__Request 1__
Recast the records as a two-column CSV with the columns "prompt" and "target", one row per record. Put each record's text in "prompt" and its answer in "target", each as one quoted field with line breaks replaced by spaces. Begin at the line that has "From among the choices" and stop after the last of the records.

__Extract__
§

Photography By Adam Campbell
When talk turns to full-dress touring motorcycles, a few key words stand out: features, power and comfort. Oh, and did we mention features? Typical touring riders like to bring everything but the proverbial kitchen sink with them; they also want all the bells and whistles engineers can throw their way, making long days in the saddle as enjoyable as possible.
Kawasaki hasn’t had a serious touring contender in years. The last time it had a full dresser in the lineup was back in 2003 with the long-in-the-tooth, inline-Four Voyager XII. And until the introduction of thisnew Voyager 1700, no Japanese company had dared tread on the holy ground of good ol’ American V-Twin touring bikes, occupied primarily by Harley-Davidson and its Ultra Classic Electra Glide, with Victory joining the party with its Vision Tour in 2008. But the complete revamping of the Vulcan family was a great opportunity to introduce the first-ever metric V-Twin full-dress touring machine as the clan’s patriarch.
Copying formulas of those aforementioned brands would do little to benefit Team Green, so it instead did what it does best: pack the Voyager with technology to enhance the riding experience, all the while keeping it hidden behind retro-themed styling. Some of the tech features that make this bike stand out are a sophisticated Electronic Throttle Valve system (ETV), ABS with Kawasaki Advanced Coactive Braking Technology (K-ACT) and all the touring amenities buyers expect.

§

__Information given__
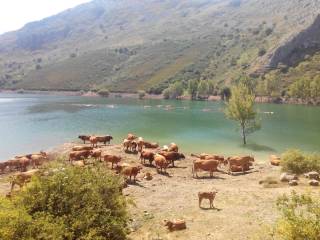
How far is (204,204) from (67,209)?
1190 centimetres

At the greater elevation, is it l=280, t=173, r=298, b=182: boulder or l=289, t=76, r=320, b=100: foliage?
l=289, t=76, r=320, b=100: foliage

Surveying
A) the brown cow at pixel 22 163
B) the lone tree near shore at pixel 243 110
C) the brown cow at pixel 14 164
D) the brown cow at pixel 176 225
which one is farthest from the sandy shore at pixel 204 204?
the lone tree near shore at pixel 243 110

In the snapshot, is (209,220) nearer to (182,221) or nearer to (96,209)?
(182,221)

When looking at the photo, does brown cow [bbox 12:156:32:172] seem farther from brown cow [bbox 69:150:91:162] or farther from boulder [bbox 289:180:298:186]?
boulder [bbox 289:180:298:186]

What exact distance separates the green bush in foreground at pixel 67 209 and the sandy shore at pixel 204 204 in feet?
9.40

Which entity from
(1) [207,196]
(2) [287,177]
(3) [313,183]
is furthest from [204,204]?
(2) [287,177]

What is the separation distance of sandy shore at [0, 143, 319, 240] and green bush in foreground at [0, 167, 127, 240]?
2866 millimetres

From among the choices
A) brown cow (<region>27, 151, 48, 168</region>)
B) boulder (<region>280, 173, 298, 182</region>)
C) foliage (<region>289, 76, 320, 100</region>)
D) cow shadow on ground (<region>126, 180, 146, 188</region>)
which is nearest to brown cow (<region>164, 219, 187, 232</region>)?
cow shadow on ground (<region>126, 180, 146, 188</region>)

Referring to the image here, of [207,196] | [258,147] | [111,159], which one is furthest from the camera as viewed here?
[258,147]

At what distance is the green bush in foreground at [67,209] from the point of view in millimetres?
16641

§

__Request 2__
Do these statements agree with the Voyager article? Answer yes or no for each, and quote the deciding words. (a) Before the Voyager 1700, Kawasaki's last full dresser was the Voyager XII in 2003. (b) Victory added its Vision Tour in 2010. (c) Kawasaki chose to copy the formulas of the American brands.

__Complete output 1__
prompt,target
"From among the choices A) brown cow (<region>27, 151, 48, 168</region>) B) boulder (<region>280, 173, 298, 182</region>) C) foliage (<region>289, 76, 320, 100</region>) D) cow shadow on ground (<region>126, 180, 146, 188</region>) which is nearest to brown cow (<region>164, 219, 187, 232</region>)?","cow shadow on ground (<region>126, 180, 146, 188</region>)"
"Referring to the image here, of [207,196] | [258,147] | [111,159], which one is furthest from the camera as viewed here?","[258,147]"
"At what distance is the green bush in foreground at [67,209] from the point of view in millimetres?","16641"

__Complete output 2__
(a) Yes: "The last time it had a full dresser in the lineup was back in 2003 with the long-in-the-tooth, inline-Four Voyager XII."
(b) No: "with Victory joining the party with its Vision Tour in 2008."
(c) No: "Copying formulas of those aforementioned brands would do little to benefit Team Green, so it instead did what it does best"